**Instruções de trabalho:**
1. Diga se cada afirmação abaixo está de acordo com o texto da página. Responda sim ou não e cite literalmente as palavras do texto que decidem a questão. (a) As ruas do bairro Iguaçu I são largas e bem iluminadas. (b) Os criminosos da região usam armamento pesado. (c) Fazenda Rio Grande fica a 50 quilômetros de Curitiba.
2. Segundo o texto da página, qual bairro de Fazenda Rio Grande é apontado como um dos mais violentos do município?
3. Reproduza o trecho do texto da página que vai de "Violência assusta bairro" até "muitas vezes rindo.", incluindo essas palavras.

**Texto da página:**
Violência assusta bairro de Fazenda Rio Grande

As ruas são escuras e estreitas. Quando a noite cai, começa o drama de centenas de moradores do bairro Iguaçu I, um dos mais violentos de Fazenda Rio Grande, município distante apenas 25 quilômetros de Curitiba. As pessoas se trancam em casa e rezam para não serem surpreendidas pelos criminosos que rondam a região. Ousados e usando armamento pesado, os bandidos arrombam as portas a tiros e pontapés, dominam as famílias ameaçando-as de morte, atiram, ferem e estupram. Depois pegam o que querem e vão embora, muitas vezes rindo.

Dados coletados
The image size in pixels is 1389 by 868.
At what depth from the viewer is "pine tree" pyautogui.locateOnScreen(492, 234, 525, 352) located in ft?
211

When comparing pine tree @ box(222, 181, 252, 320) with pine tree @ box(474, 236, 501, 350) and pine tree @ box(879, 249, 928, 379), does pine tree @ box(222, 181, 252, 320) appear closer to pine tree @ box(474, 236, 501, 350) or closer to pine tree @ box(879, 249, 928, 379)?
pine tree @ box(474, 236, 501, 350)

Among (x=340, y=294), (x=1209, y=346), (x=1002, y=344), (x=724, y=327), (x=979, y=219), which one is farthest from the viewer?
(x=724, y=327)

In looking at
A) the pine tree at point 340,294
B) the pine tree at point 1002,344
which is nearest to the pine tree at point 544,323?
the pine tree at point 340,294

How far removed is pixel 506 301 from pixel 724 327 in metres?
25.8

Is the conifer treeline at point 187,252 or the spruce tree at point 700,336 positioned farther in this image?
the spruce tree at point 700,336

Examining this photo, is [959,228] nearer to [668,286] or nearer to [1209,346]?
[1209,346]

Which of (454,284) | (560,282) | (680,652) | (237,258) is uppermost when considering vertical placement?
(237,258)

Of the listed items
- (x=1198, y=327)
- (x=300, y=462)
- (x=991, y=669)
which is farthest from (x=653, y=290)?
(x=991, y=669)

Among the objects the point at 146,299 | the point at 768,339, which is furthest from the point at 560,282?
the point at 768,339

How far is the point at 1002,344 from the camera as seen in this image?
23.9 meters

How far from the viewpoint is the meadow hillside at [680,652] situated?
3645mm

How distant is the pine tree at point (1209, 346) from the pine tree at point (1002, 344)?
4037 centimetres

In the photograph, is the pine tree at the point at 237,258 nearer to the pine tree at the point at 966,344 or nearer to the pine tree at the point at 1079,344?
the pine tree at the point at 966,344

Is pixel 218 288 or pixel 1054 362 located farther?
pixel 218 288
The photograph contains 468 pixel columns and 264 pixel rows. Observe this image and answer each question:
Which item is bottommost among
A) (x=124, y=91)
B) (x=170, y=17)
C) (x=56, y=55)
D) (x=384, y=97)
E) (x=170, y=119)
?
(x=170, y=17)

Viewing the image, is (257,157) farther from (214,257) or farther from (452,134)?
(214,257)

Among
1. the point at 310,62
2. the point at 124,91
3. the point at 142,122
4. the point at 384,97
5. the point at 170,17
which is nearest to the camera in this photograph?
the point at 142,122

**Respostas por tarefa:**
1.
(a) Não: "As ruas são escuras e estreitas."
(b) Sim: "Ousados e usando armamento pesado"
(c) Não: "município distante apenas 25 quilômetros de Curitiba"

2. O bairro Iguaçu I.

3.
Violência assusta bairro de Fazenda Rio Grande

As ruas são escuras e estreitas. Quando a noite cai, começa o drama de centenas de moradores do bairro Iguaçu I, um dos mais violentos de Fazenda Rio Grande, município distante apenas 25 quilômetros de Curitiba. As pessoas se trancam em casa e rezam para não serem surpreendidas pelos criminosos que rondam a região. Ousados e usando armamento pesado, os bandidos arrombam as portas a tiros e pontapés, dominam as famílias ameaçando-as de morte, atiram, ferem e estupram. Depois pegam o que querem e vão embora, muitas vezes rindo.